EXERCISE:
Answer these questions from the passage on Serbs in Kosovo and elections:
1. What place and date does the passage give?
2. According to the passage, what has Serbia primarily relied on to resolve its economic crisis?
3. Whose May visit to the region does the passage say had far-reaching effects?

DOCUMENT PASSAGE:
---------------

Serbs in Kosovo between boycott of and participation in elections

Prishtina, July 2009

Serbs in Kosovo between boycott of and participation in elections

Global crisis had a genuinely sobering effect on Serbia too. First and foremost it has laid bare a dramatic economic situation in the country. Serbia is squandering its modest transition potential on the illusion that its aspirations/claims towards Bosnia and Herzegovina and Kosovo are still feasible. Since Serbia has been resolving its economic crisis primarily through the EU- and US-provided aid, the ruling coalition in Serbia, in the newly-emerged circumstances, has been increasingly turning towards the EU. However, such an orientation is still strongly hampered by the conservative camp, the latter, by extension, impacting Serbia’s stand on Kosovo.

The May visit of the US Vice President Joseph Biden to the region had far-reaching effects, reflected in a new, dynamic developments in Bosnia and Herzegovina, Kosovo and Serbia proper. The ruling pro-European coalition and President Boris Tadić have to straddle the renewed US engagement in the region and the need of Serbia to as swiftly as possibly latch on the European integrations. In that quest they must oppose the conservative camp efforts to hinder Serbia’s integration into EU and to tie it more closely to Russia.

---------------

Spatial data with images:
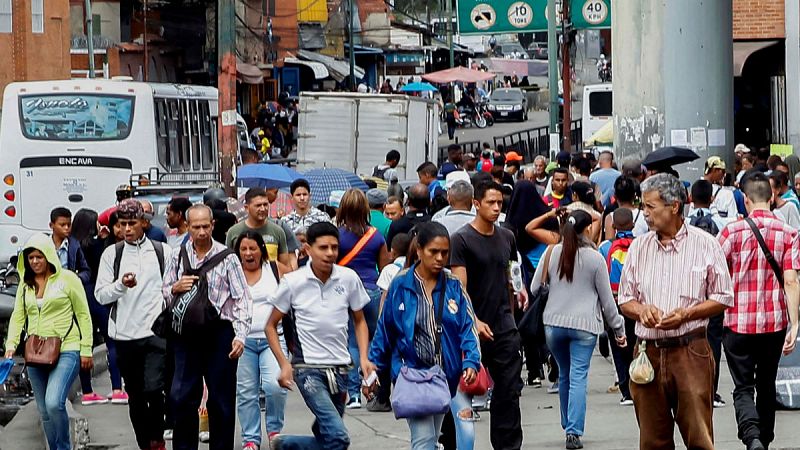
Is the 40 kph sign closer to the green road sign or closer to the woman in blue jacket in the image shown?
the green road sign

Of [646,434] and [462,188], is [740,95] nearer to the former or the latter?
[462,188]

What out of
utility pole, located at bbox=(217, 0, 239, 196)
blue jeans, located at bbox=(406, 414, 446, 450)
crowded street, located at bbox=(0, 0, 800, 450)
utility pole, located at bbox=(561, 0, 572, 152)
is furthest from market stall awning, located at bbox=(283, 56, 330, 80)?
blue jeans, located at bbox=(406, 414, 446, 450)

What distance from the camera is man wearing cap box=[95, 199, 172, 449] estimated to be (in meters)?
10.7

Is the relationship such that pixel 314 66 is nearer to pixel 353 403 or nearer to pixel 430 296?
pixel 353 403

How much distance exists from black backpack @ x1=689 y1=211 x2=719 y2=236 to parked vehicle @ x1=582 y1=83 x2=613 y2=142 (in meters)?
29.5

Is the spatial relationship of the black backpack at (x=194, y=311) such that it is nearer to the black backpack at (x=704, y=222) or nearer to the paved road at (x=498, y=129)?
the black backpack at (x=704, y=222)

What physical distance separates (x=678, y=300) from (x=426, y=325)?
4.34 ft

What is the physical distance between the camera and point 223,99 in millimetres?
→ 22781

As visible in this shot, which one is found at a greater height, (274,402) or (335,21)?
(335,21)

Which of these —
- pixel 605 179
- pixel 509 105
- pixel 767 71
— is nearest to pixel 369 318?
pixel 605 179

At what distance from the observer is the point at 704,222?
12.3 m

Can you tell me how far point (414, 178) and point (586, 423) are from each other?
821 inches

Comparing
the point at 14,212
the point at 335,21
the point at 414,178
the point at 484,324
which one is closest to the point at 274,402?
the point at 484,324

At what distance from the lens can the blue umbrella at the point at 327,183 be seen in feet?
65.9
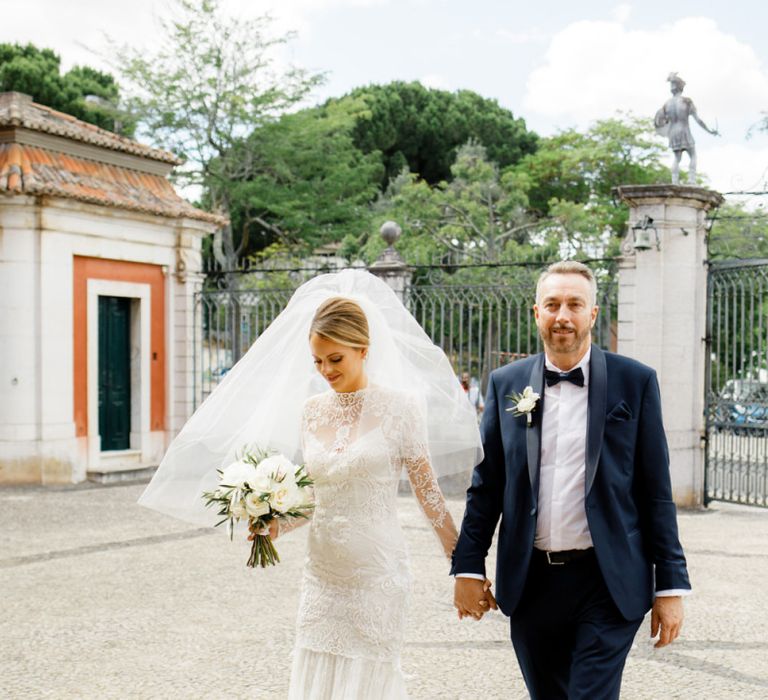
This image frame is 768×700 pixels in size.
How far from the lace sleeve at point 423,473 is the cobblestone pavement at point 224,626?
4.88 feet

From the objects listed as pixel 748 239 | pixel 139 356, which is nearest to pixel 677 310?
pixel 748 239

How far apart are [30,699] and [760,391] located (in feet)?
26.2

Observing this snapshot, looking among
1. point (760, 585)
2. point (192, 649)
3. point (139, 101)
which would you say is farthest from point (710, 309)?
point (139, 101)

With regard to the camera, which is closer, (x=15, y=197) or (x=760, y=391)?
(x=760, y=391)

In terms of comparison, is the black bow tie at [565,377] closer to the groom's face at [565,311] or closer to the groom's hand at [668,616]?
the groom's face at [565,311]

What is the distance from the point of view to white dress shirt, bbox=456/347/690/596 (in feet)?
9.87

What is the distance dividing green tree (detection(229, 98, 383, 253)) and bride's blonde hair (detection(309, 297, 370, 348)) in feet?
72.4

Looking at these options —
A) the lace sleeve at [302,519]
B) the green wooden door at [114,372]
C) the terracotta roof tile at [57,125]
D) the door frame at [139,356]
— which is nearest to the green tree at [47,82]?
the terracotta roof tile at [57,125]

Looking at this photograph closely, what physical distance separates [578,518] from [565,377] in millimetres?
444

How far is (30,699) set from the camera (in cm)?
455

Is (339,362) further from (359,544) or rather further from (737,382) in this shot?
(737,382)

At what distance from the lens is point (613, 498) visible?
296 centimetres

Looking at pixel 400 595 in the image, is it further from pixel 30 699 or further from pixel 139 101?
pixel 139 101

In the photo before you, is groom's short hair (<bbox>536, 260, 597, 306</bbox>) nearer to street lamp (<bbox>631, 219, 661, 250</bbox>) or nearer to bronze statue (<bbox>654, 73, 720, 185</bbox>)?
street lamp (<bbox>631, 219, 661, 250</bbox>)
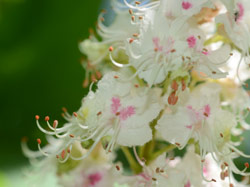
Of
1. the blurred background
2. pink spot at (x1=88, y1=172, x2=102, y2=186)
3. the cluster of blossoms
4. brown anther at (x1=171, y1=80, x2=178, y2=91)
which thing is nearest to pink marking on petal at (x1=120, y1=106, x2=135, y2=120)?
the cluster of blossoms

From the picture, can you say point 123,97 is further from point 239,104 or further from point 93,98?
point 239,104

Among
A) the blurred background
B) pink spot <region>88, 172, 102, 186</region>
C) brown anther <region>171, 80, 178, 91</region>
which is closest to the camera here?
brown anther <region>171, 80, 178, 91</region>

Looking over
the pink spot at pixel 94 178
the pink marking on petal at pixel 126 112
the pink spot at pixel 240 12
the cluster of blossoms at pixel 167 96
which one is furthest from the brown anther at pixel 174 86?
the pink spot at pixel 94 178

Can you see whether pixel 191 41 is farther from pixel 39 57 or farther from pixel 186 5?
pixel 39 57

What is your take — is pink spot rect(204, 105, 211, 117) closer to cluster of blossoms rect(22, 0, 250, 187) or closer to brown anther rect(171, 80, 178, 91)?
cluster of blossoms rect(22, 0, 250, 187)

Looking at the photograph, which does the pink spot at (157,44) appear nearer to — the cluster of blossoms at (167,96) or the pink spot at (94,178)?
the cluster of blossoms at (167,96)

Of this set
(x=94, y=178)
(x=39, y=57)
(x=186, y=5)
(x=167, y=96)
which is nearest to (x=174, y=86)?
(x=167, y=96)

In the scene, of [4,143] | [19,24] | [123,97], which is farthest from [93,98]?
[19,24]
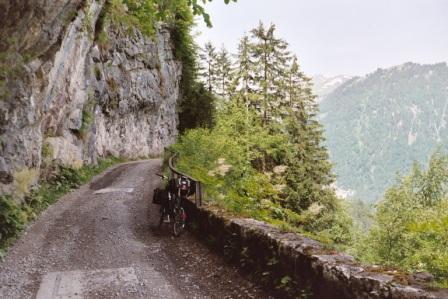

---------------

SOLUTION TO THIS PROBLEM:
1. Prishtina, July 2009.
2. Aid provided by the EU and the US.
3. US Vice President Joseph Biden's.